Augmented-Reality Neuro-Navigation with AI Image Interpretation to Improve Accuray for Transcranial Magnetic Stimulation

The combined use of augmented-reality neuro navigation and AI scan interpretation can be used to improve the accuracy of transcranial magnetic stimulation in delivering treatment to recognised targets within the brain. With the advancement of AI interpretation of medical imaging, automatically identification of specific anatomical targets can be performed quickly and accurately. In patients with standard (non-functional) cranial imaging already performed, identifying specific targets would enable the individualised placement of the treatment coil. In patients without pre-treatment imaging, the use of a pre-defined model cortex, developed from the AI model with identified targets and morphed during registration to match the patient’s head, could still be used to improve on existing methods.

Different methods of TMS coil positioning have been documented¹⁺². The conventional "function-guided procedure" first locates the M1 reference point – representing the position over the primary motor cortex for the contralateral hand – and uses this to locate the pre-frontal cortex 5cm anterior to this in the sagittal place. These references are empiric, and do not consider the large variability in brain morphology³. The validity of this method has been investigated, with only 32% of subjects⁴ having their target dorsolateral pre-frontal cortex at this point. When looking at other potential TMS treatment targets for pathologies such as stroke and Parkinson's Disease, as the disease process impacts on the brain structure itself using a pre-defined one-size-fits-all approach becomes more problematic.

For the purposes of neuroradiology and neuro-navigation, AI-driven image interpretation and segmentation from standard MR imaging has become commonplace. Similar technology can be harnessed for use in delivering TMS. Firstly, a dataset of standard brain MRIs is required, and these are readily available commercially. Next, these need to be correctly annotated, with the common target regions mapped out by a neuro-radiologist. The images and target region mappings are then used to train and subsequently test a neural network. Once a proven algorithm has been developed it can be hosted on the cloud as an app service such as Microsoft's Azure. Using by an API, it can accept uploads of patient's standard DICOM MRI files, process them to define 3-dimensional meshes of target regions and the patient’s skin, and return them to a calling application on a treatment system.

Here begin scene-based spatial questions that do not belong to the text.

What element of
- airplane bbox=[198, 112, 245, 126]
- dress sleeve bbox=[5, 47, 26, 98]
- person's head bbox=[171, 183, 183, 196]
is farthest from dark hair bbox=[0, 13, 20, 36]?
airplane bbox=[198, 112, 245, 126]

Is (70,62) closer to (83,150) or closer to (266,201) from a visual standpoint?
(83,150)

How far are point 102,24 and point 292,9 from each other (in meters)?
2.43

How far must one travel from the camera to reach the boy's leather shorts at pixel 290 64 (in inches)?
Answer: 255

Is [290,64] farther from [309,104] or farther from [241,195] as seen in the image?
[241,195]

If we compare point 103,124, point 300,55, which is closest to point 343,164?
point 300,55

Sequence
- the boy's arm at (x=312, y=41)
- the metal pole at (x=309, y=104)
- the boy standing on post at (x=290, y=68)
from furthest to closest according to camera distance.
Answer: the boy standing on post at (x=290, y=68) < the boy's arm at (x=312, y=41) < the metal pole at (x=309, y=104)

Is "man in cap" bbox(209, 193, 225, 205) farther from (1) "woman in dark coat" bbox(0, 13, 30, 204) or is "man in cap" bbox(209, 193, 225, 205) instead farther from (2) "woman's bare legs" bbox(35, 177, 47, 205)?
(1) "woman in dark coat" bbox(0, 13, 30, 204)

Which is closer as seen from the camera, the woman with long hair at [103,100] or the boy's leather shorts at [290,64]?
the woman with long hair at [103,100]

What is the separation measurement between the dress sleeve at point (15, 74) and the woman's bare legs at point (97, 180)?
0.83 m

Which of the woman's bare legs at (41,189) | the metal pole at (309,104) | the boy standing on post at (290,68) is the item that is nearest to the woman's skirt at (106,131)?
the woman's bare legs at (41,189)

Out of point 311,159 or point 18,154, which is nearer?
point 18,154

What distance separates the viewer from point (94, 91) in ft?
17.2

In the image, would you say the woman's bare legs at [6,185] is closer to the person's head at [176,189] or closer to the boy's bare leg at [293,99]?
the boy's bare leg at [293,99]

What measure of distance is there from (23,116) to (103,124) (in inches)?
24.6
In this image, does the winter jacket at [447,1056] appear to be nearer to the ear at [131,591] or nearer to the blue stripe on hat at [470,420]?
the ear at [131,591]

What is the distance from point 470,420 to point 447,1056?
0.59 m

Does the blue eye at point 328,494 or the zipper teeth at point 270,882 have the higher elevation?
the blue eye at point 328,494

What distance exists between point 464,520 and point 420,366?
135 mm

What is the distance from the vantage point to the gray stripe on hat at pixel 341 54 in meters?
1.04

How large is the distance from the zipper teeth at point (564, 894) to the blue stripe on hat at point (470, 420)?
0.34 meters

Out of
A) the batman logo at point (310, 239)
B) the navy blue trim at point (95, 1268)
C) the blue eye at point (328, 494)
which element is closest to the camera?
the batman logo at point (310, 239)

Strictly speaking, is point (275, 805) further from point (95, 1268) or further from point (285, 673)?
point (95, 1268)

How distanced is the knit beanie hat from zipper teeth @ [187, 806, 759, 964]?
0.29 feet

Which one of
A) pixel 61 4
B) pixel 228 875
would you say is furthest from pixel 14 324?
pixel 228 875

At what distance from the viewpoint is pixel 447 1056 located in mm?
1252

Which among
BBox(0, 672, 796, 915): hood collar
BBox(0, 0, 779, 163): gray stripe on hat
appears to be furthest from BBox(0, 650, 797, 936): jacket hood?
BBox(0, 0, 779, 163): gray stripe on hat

A suggested workflow for a patient who already has standard MR imaging, for TMS therapy to the prefrontal dorsolateral cortex would be as follows:
A patient’s imaging would be uploaded in standard DICOM format to have target regions identified modelled in 3-dimensions, a skin mesh generated, and registration landmarks.
The navigation software on the treatment machine would download the patient’s individual plan and allow selection of the required treatment targets.
The navigation software would be used to register the position of the patient either with anatomical registration landmarks as is done currently, or using skin surface matching (as proven to deliver superior accuracy⁵).
The navigation software would display the real-time coil position with respect to the intended treatment target (for example, implemented in Unity3D). If also available to be viewed by the patient where appropriate, it could improve engagement and compliance with the treatment.
If patient's have undergone functional MR imaging and segmentation of target regions using 3rd party software with open file formats such as BrainLab, these could be uploaded and converted for use in the same way.

For patients without pre-treatment imaging, significant benefit can still be gained by the adoption of a standard plan of target regions, generated by averaging the training dataset used in the AI algorithm. This standard plan would replace the download of the patient’s individual plan in step 2 above, and still facilitate the landmark or surface matching registration, morphing the skin and target region meshes to match the patient anatomy.

With more accuracy in locating the relevant target region, more useful data can be collected from treatments to inform research and future practice. The overall aim is to deliver treatment more accurately to the required region to achieve better patient outcomes and safety, with minimal impact on the current proven workflow.

1. Herwig U, Schönfeldt-Lecuona C, Wunderlich AP, von Tiesenhausen C, Thielscher A, Walter H, et al. The navigation of transcranial magnetic stimulation. Psychiatry Res 2001;108:123—31.

2. Sparing R, Buelte D, Meister IG, Paus T, Fink GR. Transcranial magnetic stimulation and the challenge of coil placement: a comparison of conventional and stereotaxic neuronavigational strategies. Hum Brain Mapp 2008;29:82—96.

3. J.-P. Lefaucheur, Why image-guided navigation becomes essential in the practice of transcranial magnetic stimulation, Neurophysiologie Clinique/Clinical Neurophysiology, 2010;40;1;1-5.

4. Herwig U, Padberg F, Unger J, Spitzer M, Schonfeldt-Lecuona C. Transcranial magnetic stimulation in therapy studies: examination of the reliability of ‘‘standard’’ coil positioning by neuronavigation. Biol Psychiatry 2001;50:58-61.

5. Aino E Nieminen, Jaakko O Nieminen7, Matti Stenroos, Pavel Novikov, Maria Nazarova, Selja Vaalto, Vadim Nikulin and Risto J Ilmoniemi: Accuracy and precision of navigated transcranial magnetic stimulation. Journal of Neural Engineering 2022;19;6.